Emotional aperture has been defined as the ability to perceive features of group emotions. This skill involves the perceptual ability to adjust one's focus from a single individual's emotional cues to the broader patterns of shared emotional cues that comprise the emotional composition of the collective.

Some examples of features of group emotions include the level of variability of emotions among members (i.e., affective diversity), the proportion of positive or negative emotions, and the modal (i.e., most common) emotion present in a group. The term “emotional aperture” was first defined by the social psychologist, Jeffrey Sanchez-Burks, and organizational theorist, Quy Huy. It has since been referenced in related work such as in psychologist, journalist, and author of the popular book Emotional Intelligence Daniel Goleman's most recent book "Focus: The Hidden Driver of Excellence." Academic references to emotional aperture and related work can be found on the references site for the Consortium for Research on Emotional Intelligence in Organizations.

Emotional Aperture abilities have been measured using the EAM. The EAM consists of a series of short movie clip showing groups that have various brief reactions to an unspecified event. Following each movie clip, individuals are asked to report the proportion of individuals that had a positive or negative reaction.

Emotional aperture, the ability to pick up such subtle signals in a group, works on essentially the same principle as the aperture of a camera, so he says. We can zoom in to focus on a person's feelings, or, conversely, zoom out to encompass everyone gathered - whether it's a school class or a workgroup. This concept is closely linked to emotional intelligence since it includes abilities such as the ability to develop motivation and persistence.
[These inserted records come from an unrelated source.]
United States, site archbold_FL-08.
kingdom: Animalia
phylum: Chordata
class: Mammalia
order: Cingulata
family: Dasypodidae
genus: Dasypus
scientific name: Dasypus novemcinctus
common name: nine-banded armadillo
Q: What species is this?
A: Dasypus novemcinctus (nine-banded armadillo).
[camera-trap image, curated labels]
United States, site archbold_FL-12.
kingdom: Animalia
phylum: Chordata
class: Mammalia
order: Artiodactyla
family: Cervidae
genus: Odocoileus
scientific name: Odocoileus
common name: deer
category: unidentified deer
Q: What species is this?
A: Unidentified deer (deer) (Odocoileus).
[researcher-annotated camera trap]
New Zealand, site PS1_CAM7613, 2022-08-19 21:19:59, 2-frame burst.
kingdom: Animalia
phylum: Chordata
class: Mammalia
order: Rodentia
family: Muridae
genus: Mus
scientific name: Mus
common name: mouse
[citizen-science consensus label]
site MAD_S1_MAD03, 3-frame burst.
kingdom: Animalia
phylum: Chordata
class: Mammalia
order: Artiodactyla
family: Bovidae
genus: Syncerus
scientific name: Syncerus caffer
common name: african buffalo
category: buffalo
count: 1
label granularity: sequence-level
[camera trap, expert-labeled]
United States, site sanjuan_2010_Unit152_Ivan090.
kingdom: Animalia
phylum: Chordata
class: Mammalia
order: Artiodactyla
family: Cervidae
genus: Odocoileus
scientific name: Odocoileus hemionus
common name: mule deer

Aperture enables managers to read information more accurately and understand, for example, whether their proposal is met with enthusiasm or rejection. Accurate perception of these signals can prevent failure and help make useful adjustments during project implementation.

==Origin==
The construct, emotional aperture, was developed to address the need to expand existing models of individual emotion perception (e.g., emotional intelligence) to take into account the veracity of group-based emotions and their action tendencies.